### VORLIEGENDER TEXT

Das gemeinsame Thema, das Else Lasker-Schülers Prosaschriften der letzten Lebensjahre verbindet, ist die Annäherung an Jerusalem, die Aneignung des neuen (und letzten) Lebensmittelpunktes der Dichterin. Die Entwürfe, die sie schrieb und die – vermutlich ohne größere Lücken – im Nachlaß erhalten sind, sollten in einem zweiten Buch über Palästina mit dem Titel »Die Heilige Stadt« veröffentlicht werden. Intention und Konzeption des geplanten Buches unterscheiden sich – soweit das erhaltene Material ein Urteil erlaubt – grundlegend vom literarischen Verfahren, das Else Lasker-Schüler in »Das Hebräerland« angewendet hat. »Das Hebräerland« ist ein Reisebericht – und dieses im doppelten Sinne: Entstanden ist »Das Hebräerland« nach der Rückkehr aus Palästina in der Schweiz; die Erzählperspektive ist die des Reisenden, der das Land am Ende wieder verlassen wird. Als Reisebericht ist »Das Hebräerland« in sich abgeschlossen, wobei der zeitliche Anfangs- und Endpunkt der Reise nicht nur rein äußerliche Grenzen markieren. Die Annäherung an Jerusalem, die Else Lasker-Schüler in »Die Heilige Stadt« darzustellen plante, wurde von der Dichterin als ein ›offenes Werk‹ konzipiert, dem ein Abschluß versagt ist. Deutlich wird dieses bereits, wenn man betrachtet, wie Else Lasker-Schüler ihre Entwürfe notiert hat.

######
### ROHDATEN

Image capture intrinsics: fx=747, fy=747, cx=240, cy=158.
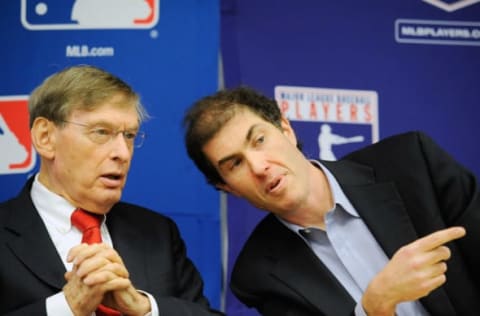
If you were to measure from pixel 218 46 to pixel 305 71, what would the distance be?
1.15ft

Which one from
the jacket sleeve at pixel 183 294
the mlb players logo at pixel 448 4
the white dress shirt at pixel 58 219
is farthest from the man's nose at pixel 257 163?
the mlb players logo at pixel 448 4

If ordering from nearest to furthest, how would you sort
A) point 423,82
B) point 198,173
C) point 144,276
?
point 144,276
point 198,173
point 423,82

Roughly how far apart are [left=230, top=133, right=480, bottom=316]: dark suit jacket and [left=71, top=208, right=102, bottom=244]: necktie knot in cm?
44

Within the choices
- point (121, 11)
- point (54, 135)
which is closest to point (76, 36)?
point (121, 11)

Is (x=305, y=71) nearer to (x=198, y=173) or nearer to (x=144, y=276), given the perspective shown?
(x=198, y=173)

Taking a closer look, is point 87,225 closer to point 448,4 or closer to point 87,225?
point 87,225

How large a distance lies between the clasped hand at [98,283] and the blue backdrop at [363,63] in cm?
102

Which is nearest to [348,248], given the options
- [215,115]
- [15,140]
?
[215,115]

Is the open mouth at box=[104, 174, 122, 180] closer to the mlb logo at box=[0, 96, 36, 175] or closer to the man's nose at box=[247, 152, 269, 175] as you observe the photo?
the man's nose at box=[247, 152, 269, 175]

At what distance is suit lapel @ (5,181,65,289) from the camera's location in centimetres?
186

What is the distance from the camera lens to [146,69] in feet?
8.95

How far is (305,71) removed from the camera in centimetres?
282

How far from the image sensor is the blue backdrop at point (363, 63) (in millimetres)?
2797

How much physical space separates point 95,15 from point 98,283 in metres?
1.34
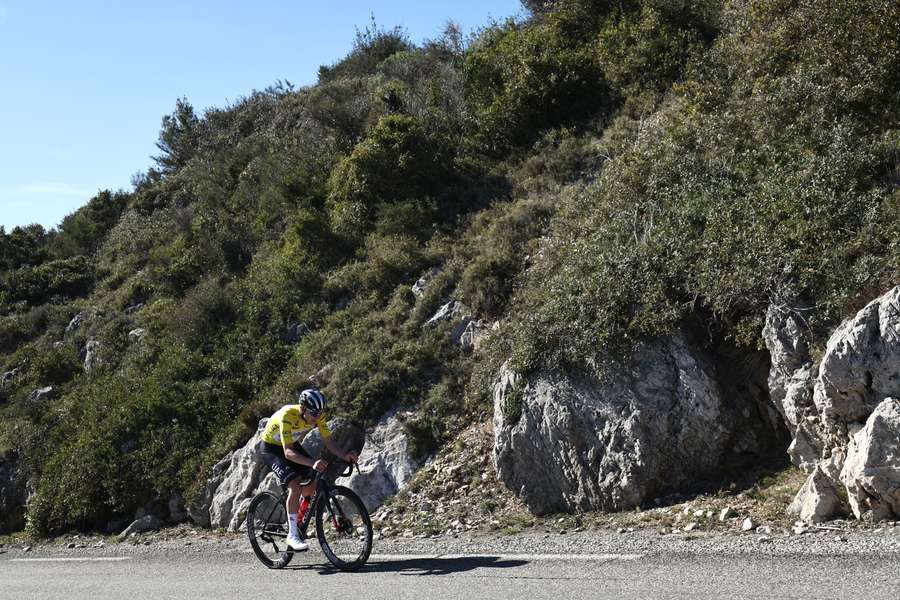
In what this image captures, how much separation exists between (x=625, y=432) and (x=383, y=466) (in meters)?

######

Beantworte bitte folgende Fragen zum Text über Else Lasker-Schülers späte Prosaschriften:
(a) Unter welchem Titel sollten die Entwürfe in einem zweiten Buch über Palästina erscheinen?
(b) Wo ist »Das Hebräerland« entstanden?
(c) Als was hat die Dichterin die in »Die Heilige Stadt« geplante Annäherung an Jerusalem konzipiert?

(a) »Die Heilige Stadt«
(b) In der Schweiz, nach der Rückkehr aus Palästina.
(c) Als ein ›offenes Werk‹, dem ein Abschluß versagt ist.